Can you duplicate the whole Jointmaker Pro forum thread below, word for word and unchanged?

> [Extract provided]:
===
# Anyone ever see a Jointmaker Pro before?



## anotherBob (Oct 28, 2009)

Jointmaker Pro In Action
Jointmaker Pro In Action | John's Blog



















Man, does it ever look interesting... you could use the table saw inside... at night... with the kids in the other room, never bothered.

just saw this the first time, so it's new to me... didn't know if anyone here has one.


----------



## curiousgeorge (Nov 6, 2006)

Yeah, Bob. That is a neat tool, but my bank wouldn't loan me enough on my house to get one.


----------



## AxlMyk (Jun 13, 2006)

Awful lot of money for a hand miter saw.


----------



## anotherBob (Oct 28, 2009)

curiousgeorge and AxlMyk, ya, I hear you... it is spendy, but most of the stuff at Bridge City Tools is too. Very high quality stuff, but don't think they are targeting your typical Walmart/Home Depot woodworkers in general.

FWIW... found a pretty detailed/ongoing review here:

The Complete "Jointmaker Pro" Review..... A Paradigm Shift in Woodworking

and it looks like it's been jawed about here too:

Jointmaker Pro – From Bridge City Tool Works | The Wood Whisperer Woodworking Video Podcast and Blog

BCT blog says they are working on the next generation of the tool, and if I read right... it'll be $795 compared to $1200 for the first one. Here's a video of it:

YouTube - JMP Prototype Rail System

We'll see... sure looks like a neat idea.
===
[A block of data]
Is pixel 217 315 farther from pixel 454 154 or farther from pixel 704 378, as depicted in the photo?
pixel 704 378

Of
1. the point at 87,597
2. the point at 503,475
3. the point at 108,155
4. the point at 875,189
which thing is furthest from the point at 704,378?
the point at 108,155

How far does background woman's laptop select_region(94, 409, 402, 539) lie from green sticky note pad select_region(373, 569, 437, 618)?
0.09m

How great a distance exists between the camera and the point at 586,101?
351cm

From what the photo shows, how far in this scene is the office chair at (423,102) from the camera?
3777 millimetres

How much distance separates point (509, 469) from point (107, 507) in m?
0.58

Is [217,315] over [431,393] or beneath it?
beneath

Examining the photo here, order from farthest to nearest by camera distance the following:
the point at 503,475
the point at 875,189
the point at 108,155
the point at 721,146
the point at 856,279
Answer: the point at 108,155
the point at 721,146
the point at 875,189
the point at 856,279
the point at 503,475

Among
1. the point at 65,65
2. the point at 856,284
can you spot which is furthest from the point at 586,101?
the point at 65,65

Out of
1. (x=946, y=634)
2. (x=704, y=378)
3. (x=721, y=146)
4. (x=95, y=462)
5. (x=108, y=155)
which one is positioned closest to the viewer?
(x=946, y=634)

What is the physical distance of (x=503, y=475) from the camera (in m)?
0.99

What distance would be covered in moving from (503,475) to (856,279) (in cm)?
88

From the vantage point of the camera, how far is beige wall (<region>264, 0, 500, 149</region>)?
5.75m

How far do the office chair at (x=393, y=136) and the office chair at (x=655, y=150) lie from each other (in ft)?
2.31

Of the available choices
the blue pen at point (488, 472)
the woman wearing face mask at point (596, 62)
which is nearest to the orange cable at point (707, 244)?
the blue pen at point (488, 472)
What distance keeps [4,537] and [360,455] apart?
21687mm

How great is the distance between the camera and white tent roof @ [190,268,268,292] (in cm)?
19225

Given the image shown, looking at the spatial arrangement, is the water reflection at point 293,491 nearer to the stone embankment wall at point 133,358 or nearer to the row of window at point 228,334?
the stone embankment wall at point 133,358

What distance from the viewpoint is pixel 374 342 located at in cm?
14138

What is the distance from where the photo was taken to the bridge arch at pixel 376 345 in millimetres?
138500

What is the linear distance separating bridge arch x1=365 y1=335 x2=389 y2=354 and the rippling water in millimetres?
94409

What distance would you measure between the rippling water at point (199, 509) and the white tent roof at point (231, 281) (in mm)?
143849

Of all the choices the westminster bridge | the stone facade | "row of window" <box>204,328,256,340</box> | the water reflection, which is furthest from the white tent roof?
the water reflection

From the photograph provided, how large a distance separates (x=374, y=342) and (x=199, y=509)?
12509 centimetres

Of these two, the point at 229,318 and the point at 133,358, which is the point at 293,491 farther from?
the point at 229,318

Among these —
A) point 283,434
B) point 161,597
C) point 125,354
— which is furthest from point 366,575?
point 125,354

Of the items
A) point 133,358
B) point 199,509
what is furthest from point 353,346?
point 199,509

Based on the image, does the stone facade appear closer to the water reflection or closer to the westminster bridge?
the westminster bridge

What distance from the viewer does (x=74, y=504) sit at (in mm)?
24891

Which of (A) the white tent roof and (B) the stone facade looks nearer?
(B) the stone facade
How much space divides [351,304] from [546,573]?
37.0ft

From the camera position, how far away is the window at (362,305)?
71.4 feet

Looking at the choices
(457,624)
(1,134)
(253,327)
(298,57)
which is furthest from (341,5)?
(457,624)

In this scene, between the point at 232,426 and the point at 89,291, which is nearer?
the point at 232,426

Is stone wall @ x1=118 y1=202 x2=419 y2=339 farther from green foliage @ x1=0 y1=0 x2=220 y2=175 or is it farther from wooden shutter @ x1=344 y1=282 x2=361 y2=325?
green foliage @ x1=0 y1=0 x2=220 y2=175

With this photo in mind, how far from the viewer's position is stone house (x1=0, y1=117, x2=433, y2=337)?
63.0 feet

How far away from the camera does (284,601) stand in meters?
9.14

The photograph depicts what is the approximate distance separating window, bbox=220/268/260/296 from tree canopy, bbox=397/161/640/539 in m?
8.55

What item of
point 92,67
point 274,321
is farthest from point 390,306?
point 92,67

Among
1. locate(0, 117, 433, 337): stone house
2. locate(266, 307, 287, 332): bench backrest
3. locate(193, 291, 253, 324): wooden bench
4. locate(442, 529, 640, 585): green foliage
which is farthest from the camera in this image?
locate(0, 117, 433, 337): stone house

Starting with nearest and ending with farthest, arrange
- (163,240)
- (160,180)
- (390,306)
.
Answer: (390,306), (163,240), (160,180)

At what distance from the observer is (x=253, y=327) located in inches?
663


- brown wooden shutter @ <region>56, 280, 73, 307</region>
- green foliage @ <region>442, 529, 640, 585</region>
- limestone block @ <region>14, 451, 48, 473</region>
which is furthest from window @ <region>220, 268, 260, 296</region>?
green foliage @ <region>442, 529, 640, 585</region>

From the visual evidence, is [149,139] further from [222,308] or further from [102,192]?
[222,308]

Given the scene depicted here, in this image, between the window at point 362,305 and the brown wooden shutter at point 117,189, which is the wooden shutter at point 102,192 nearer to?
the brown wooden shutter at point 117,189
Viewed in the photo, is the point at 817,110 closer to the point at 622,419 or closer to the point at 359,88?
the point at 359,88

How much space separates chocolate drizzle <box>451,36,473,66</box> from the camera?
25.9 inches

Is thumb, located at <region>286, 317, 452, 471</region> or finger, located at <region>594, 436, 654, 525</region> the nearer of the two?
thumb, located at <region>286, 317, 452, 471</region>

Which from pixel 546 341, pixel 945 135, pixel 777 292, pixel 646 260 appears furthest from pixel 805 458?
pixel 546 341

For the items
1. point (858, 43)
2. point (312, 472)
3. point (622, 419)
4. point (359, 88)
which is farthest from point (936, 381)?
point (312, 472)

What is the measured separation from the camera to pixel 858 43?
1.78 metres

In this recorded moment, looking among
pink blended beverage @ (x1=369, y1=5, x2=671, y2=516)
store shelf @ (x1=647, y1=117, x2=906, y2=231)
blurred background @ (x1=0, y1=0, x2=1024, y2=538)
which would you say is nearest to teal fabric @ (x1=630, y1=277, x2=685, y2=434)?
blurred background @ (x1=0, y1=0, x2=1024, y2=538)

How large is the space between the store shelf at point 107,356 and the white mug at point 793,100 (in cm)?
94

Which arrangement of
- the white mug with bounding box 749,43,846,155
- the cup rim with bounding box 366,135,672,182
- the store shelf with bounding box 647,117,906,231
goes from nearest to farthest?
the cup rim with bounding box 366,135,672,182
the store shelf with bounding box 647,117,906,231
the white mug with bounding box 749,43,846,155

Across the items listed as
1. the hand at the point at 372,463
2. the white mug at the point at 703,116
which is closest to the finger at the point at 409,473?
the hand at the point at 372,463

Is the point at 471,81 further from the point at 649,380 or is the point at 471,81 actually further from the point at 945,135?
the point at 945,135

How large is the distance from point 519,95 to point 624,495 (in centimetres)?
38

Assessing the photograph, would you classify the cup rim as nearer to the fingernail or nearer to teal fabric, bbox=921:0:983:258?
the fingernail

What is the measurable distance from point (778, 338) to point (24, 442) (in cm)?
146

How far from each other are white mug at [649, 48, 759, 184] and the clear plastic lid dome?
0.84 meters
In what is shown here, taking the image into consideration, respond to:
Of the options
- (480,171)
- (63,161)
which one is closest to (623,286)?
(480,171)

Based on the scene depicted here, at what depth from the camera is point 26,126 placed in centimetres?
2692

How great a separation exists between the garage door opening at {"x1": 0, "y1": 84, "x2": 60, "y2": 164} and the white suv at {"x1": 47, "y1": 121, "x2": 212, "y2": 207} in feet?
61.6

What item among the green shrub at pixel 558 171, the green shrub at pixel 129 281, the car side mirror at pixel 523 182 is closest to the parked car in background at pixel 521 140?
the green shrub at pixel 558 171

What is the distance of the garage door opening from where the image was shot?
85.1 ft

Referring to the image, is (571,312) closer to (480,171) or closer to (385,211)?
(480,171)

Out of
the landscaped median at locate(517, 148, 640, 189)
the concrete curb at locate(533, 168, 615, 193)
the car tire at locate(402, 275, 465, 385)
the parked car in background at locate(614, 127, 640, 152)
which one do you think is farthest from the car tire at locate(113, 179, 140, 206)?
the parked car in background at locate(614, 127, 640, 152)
===
> [Solution to the problem]:
# Anyone ever see a Jointmaker Pro before?



## anotherBob (Oct 28, 2009)

Jointmaker Pro In Action
Jointmaker Pro In Action | John's Blog



















Man, does it ever look interesting... you could use the table saw inside... at night... with the kids in the other room, never bothered.

just saw this the first time, so it's new to me... didn't know if anyone here has one.


----------



## curiousgeorge (Nov 6, 2006)

Yeah, Bob. That is a neat tool, but my bank wouldn't loan me enough on my house to get one.


----------



## AxlMyk (Jun 13, 2006)

Awful lot of money for a hand miter saw.


----------



## anotherBob (Oct 28, 2009)

curiousgeorge and AxlMyk, ya, I hear you... it is spendy, but most of the stuff at Bridge City Tools is too. Very high quality stuff, but don't think they are targeting your typical Walmart/Home Depot woodworkers in general.

FWIW... found a pretty detailed/ongoing review here:

The Complete "Jointmaker Pro" Review..... A Paradigm Shift in Woodworking

and it looks like it's been jawed about here too:

Jointmaker Pro – From Bridge City Tool Works | The Wood Whisperer Woodworking Video Podcast and Blog

BCT blog says they are working on the next generation of the tool, and if I read right... it'll be $795 compared to $1200 for the first one. Here's a video of it:

YouTube - JMP Prototype Rail System

We'll see... sure looks like a neat idea.